Earlier this week, a short piece by Ian Sample, Science Editor of The Guardian, caused my Twitter, Facebook, and email inbox to simultaneously blow up with concerned inquiries from friends and family about whether exploding stars really had caused human bipedalism. The story spread quickly. As of this writing, the title alone gets me 3180 hits on a google search, and an endless stream of tweets.

My personal favourite Lamarckian follow-up so far: “B/c when the ✨ exploded it was so mind-bogglingly insane and epic that everyone was super motivated to give it their all to be able to see that ish from a better angle, and then once that view was achieved, they never went back 👁‍🗨. The end”.

Amid a flood despondent posts and tweets from fellow anthropologists and archaeologists, and some entertaining ones from astronomers, I started asking myself how such a SciComm train wreck of global proportions could have happened. There are a number of important lessons to be drawn from this episode. Disasters of this magnitude are generally not the result of a single failure, but of a sequence of related ones.

What the paper actually says

The original paper on which the Guardian piece is based, by astronomers Adrian L. Melott and Brian C. Thomas, has two very distinct components. The first claims that a number of nearby supernovae started modifying global wildfire regimes on earth about 7 million years ago by affecting levels of atmospheric ionization, and thus frequency of lightning strikes. This could have led to the emergence of more savannah environments.

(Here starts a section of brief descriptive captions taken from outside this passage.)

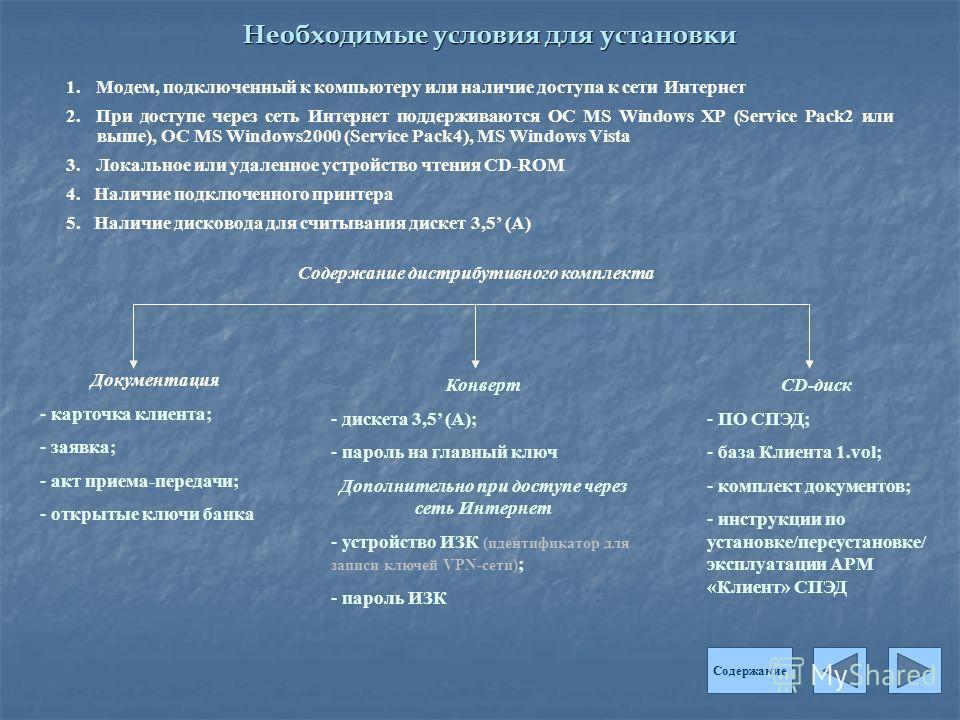 Необходимые условия для установки 1.Модем, подключенный к компьютеру или наличие доступа к сети Интернет 2.При доступе через сеть Интернет поддерживаются OC MS Windows XP (Service Pack2 или выше), OC MS Windows2000 (Service Pack4), MS Windows Vista 3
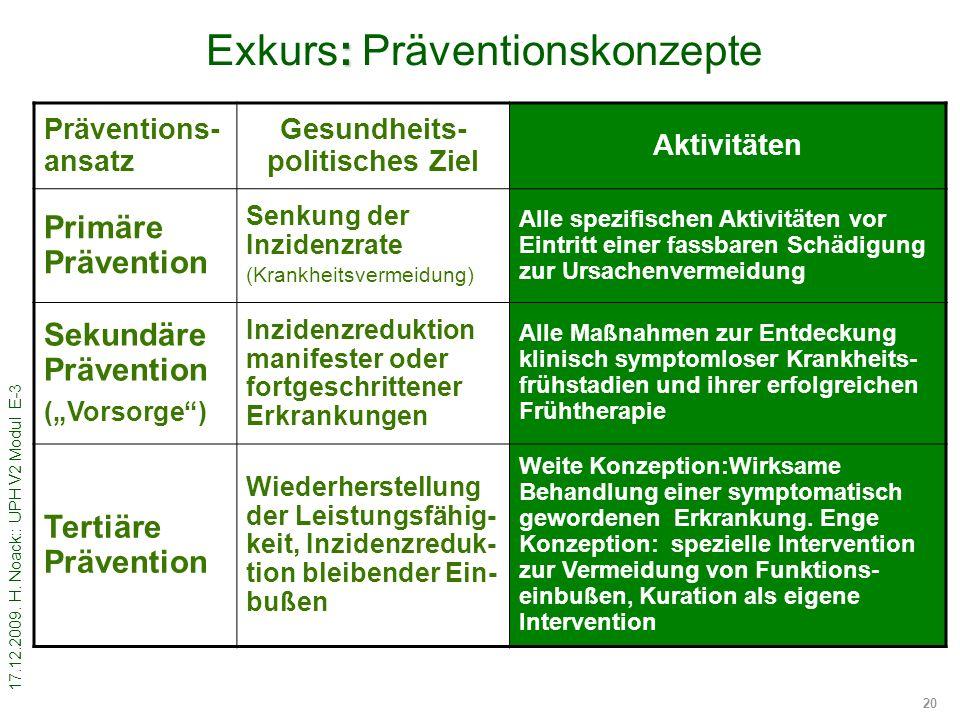 17.12.2009. H. Noack:: UPH V2 Modul E-3 20 : Exkurs: Präventionskonzepte Präventions- ansatz Gesundheits- politisches Ziel Aktivitäten Primäre Prävent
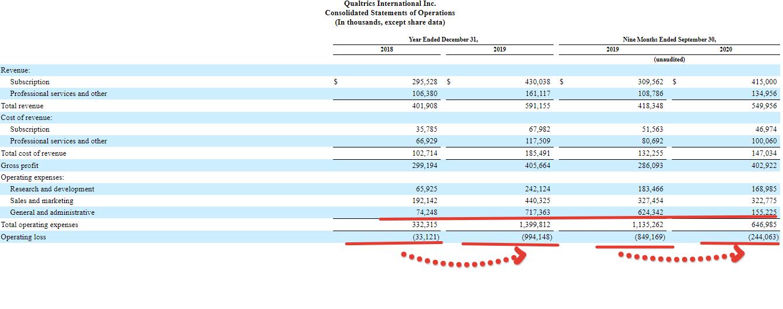 Premium отчёт перед IPO Qualtrics International ( IPO XM )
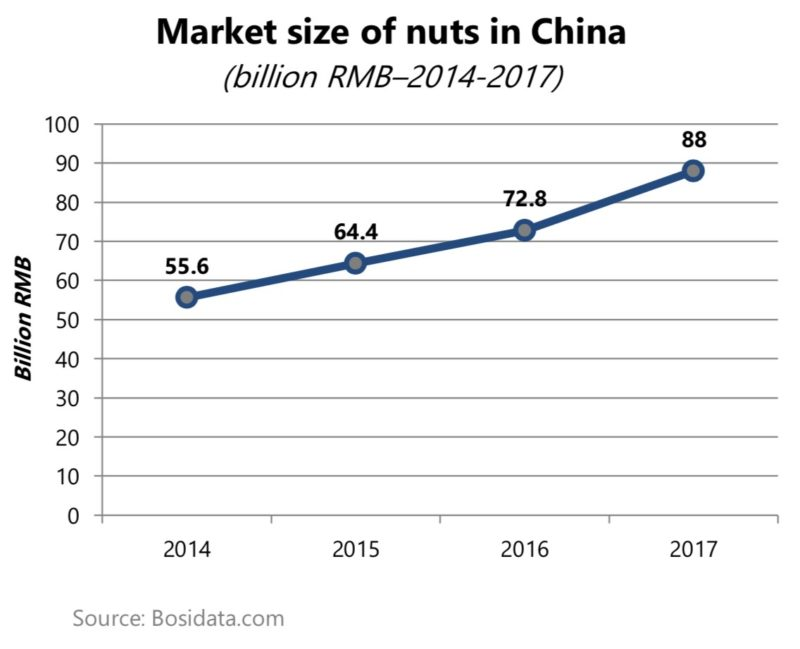Market size of nuts in China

This is the bulk of the paper. I am not terribly well equipped to evaluate their contentions about the bunch of supernovae, but paleo-environment is closer to my bailiwick, and the idea that fire regimes were affected makes sense. Whether the change in fire-regime would have led to the emergence of Savannah is an interesting hypothesis, but definitely needs lots of testing. The long-term impact of changes in fire-regimes on local environments is not well understood, to say the least.

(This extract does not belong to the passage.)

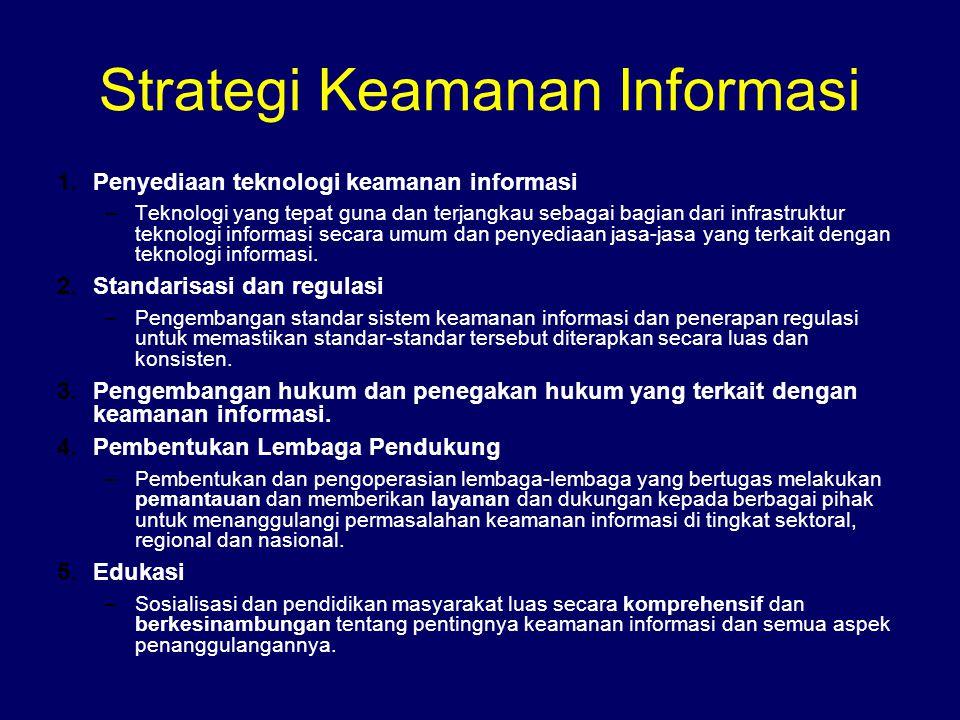 Strategi Keamanan Informasi
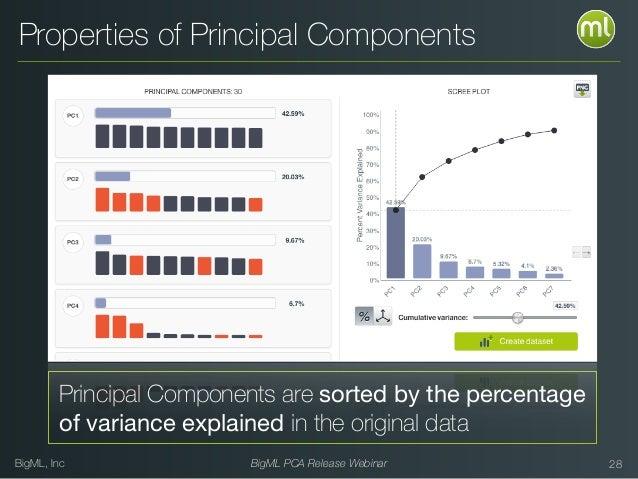 BigML, Inc BigML PCA Release Webinar 28 Properties of Principal Components Principal Components are sorted by the percenta...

The second component  occupies fewer than five lines of the ten page paper. Without even explicitly noting that human ancestors most likely became bipedal around the time of the change in fire regime, the authors suggest that “The conversion from woodland to savannah has long been held to be a central factor in the evolution of hominins to bipedalism, although more recent thinking tends to view it as a contributing factor (Senut et al., 2018). Thus, it is possible that nearby supernovae played a role in the evolution of humans”.

That is the sum total of the paper’s discussion of the relationship between supernovae and bipedalism. There is no evidence presented, no attempt is made to evaluate the hypothesis, and the mechanism proposed is sketched out in its absolutely barest outlines. It would need a lot of working-out before anyone could even start to think about designing a test.

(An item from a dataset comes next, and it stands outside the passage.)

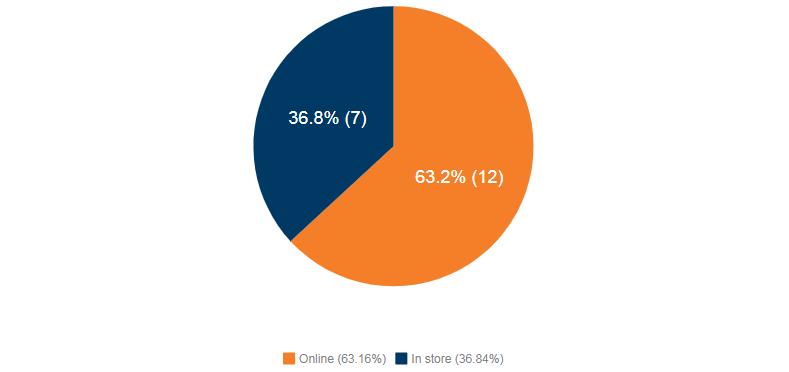 Online (63.2%), In store (36.8%)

The last few lines of the paper raise the possibility that a similar event might happen in the future. Since there is a possibility that nearby supernovae might have affected human evolution in the past, isn’t it reasonable to ask ourselves how we would be affected in the present if this happened again? Yes it is.

How it went supernova

I read this as a ham-handed attempt to introduce some note of contemporary relevancy by scholars who are used to having their topic considered exotic and useless. I mean, how many people, without an explanation, would worry about how the study of ancient supernovae, near or far, affects their daily lives?

Unfortunately, the bipedalism claim, while completely extraneous to the main thrust of the paper, is included in the abstract. This is the first failure. For all you students and early career researchers out there, this is an important lesson. Make sure your abstract sticks to your main point.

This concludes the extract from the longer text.